··· Document extract
Repatha vs Lisinopril: Long-Term Durability of Response

At a glance
- Drug class / Evolocumab: PCSK9 inhibitor (biologic injection); Lisinopril: ACE inhibitor (oral small molecule)
- Primary target / Evolocumab: LDL cholesterol; Lisinopril: Blood pressure
- LDL reduction / Evolocumab: ~59% from baseline (FOURIER, 27,564 patients); Lisinopril: 0% direct LDL effect
- BP reduction / Evolocumab: Minimal; Lisinopril: ~10-12 mmHg systolic in hypertensive patients
- Durability signal / Evolocumab: No tachyphylaxis over 48 months (OSLER extension); Lisinopril: Effect maintained 4.9 years in ALLHAT (N=33,357)
- Major CV event reduction / Evolocumab: 15% relative reduction in MACE at 2.2 years (FOURIER); Lisinopril: Non-inferior to amlodipine for fatal CHD/MI in ALLHAT
- Dosing frequency / Evolocumab: Every 2 weeks (140 mg SC) or monthly (420 mg SC); Lisinopril: Once daily oral
- Discontinuation due to adverse events / Evolocumab: ~1.6% in FOURIER; Lisinopril: Cough in ~10-15% of patients
What Each Drug Actually Does
Evolocumab and lisinopril occupy completely different lanes in cardiovascular medicine. Evolocumab blocks PCSK9, a protein that degrades LDL receptors on hepatocytes, thereby increasing receptor recycling and driving LDL out of circulation. Lisinopril inhibits angiotensin-converting enzyme, reducing angiotensin II production, lowering systemic vascular resistance, and cutting blood pressure. Asking which one has better "durability" requires specifying durability of what outcome.
······
» Work task 1:
In the Repatha vs lisinopril comparison, which protein does evolocumab block?
» Work task 2:
Copy the Repatha vs lisinopril comparison word for word, from "At a glance" up to and including "in ALLHAT (N=33,357)".
The material below comes from a separate source.
··· Extracted information
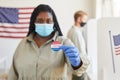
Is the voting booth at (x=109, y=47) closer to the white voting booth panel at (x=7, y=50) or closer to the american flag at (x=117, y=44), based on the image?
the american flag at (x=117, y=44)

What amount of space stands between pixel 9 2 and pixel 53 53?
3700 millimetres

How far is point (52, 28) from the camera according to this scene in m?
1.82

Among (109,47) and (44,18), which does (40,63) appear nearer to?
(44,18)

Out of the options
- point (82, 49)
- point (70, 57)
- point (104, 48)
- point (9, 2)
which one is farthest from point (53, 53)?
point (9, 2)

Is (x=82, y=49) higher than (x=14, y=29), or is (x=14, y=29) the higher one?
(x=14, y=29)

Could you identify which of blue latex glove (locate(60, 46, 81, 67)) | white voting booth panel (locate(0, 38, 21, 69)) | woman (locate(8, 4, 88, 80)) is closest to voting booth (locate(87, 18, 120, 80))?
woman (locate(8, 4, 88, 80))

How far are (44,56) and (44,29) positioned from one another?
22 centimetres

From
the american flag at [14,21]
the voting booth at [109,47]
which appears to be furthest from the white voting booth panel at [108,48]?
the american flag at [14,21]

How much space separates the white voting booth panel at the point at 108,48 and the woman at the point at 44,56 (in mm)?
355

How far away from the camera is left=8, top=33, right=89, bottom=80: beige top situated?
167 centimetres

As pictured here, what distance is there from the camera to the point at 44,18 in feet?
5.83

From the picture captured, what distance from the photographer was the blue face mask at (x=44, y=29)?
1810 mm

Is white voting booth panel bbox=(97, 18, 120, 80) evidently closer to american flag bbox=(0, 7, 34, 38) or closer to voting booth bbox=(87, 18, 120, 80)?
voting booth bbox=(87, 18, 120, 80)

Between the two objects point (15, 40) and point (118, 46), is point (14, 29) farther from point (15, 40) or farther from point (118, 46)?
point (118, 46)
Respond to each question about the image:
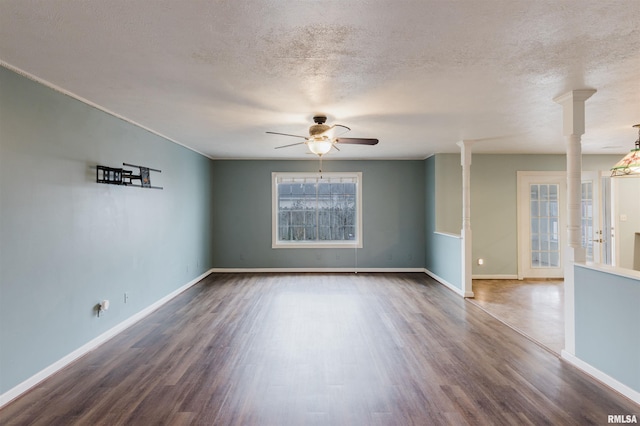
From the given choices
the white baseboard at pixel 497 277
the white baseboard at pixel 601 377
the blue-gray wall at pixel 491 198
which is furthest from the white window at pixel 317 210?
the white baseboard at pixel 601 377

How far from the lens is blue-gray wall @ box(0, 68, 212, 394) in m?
······
··· Extracted information
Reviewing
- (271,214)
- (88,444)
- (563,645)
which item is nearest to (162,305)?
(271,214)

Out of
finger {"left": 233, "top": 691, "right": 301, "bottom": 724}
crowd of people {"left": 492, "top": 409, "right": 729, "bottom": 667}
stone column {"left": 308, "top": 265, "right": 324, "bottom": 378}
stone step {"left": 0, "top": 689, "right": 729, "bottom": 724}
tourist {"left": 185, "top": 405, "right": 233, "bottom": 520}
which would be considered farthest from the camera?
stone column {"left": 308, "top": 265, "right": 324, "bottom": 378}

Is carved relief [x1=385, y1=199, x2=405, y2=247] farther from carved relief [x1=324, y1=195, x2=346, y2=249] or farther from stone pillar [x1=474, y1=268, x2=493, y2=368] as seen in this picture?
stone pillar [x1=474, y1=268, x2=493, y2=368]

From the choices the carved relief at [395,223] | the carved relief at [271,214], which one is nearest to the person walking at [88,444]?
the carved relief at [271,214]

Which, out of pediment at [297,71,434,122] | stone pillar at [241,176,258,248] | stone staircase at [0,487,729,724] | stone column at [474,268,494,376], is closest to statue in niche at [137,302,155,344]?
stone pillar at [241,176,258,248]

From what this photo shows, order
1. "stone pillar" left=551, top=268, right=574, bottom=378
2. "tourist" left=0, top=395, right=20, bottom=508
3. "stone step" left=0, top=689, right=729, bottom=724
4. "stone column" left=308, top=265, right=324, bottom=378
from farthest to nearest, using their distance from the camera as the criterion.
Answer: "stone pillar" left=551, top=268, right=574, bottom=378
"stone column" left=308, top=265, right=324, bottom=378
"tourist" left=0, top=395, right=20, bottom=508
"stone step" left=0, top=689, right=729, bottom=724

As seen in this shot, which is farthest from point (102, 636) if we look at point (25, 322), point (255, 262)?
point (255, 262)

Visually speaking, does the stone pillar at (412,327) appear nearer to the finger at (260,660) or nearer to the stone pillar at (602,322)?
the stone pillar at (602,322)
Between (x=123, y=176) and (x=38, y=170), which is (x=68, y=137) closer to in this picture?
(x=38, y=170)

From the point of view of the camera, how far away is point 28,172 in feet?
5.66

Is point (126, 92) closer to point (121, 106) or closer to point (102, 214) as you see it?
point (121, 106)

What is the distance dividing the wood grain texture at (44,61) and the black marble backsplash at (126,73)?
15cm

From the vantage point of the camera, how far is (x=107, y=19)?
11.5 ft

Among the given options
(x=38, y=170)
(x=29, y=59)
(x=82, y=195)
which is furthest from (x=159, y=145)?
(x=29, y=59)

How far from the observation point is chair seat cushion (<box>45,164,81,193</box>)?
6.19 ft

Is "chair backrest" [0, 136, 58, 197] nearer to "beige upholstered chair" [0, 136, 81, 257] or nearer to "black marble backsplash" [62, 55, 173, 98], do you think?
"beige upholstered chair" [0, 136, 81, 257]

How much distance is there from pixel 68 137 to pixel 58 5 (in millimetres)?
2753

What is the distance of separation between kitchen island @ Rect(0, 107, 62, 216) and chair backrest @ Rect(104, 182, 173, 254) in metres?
······
» Answer 1:
PCSK9

» Answer 2:
At a glance
- Drug class / Evolocumab: PCSK9 inhibitor (biologic injection); Lisinopril: ACE inhibitor (oral small molecule)
- Primary target / Evolocumab: LDL cholesterol; Lisinopril: Blood pressure
- LDL reduction / Evolocumab: ~59% from baseline (FOURIER, 27,564 patients); Lisinopril: 0% direct LDL effect
- BP reduction / Evolocumab: Minimal; Lisinopril: ~10-12 mmHg systolic in hypertensive patients
- Durability signal / Evolocumab: No tachyphylaxis over 48 months (OSLER extension); Lisinopril: Effect maintained 4.9 years in ALLHAT (N=33,357)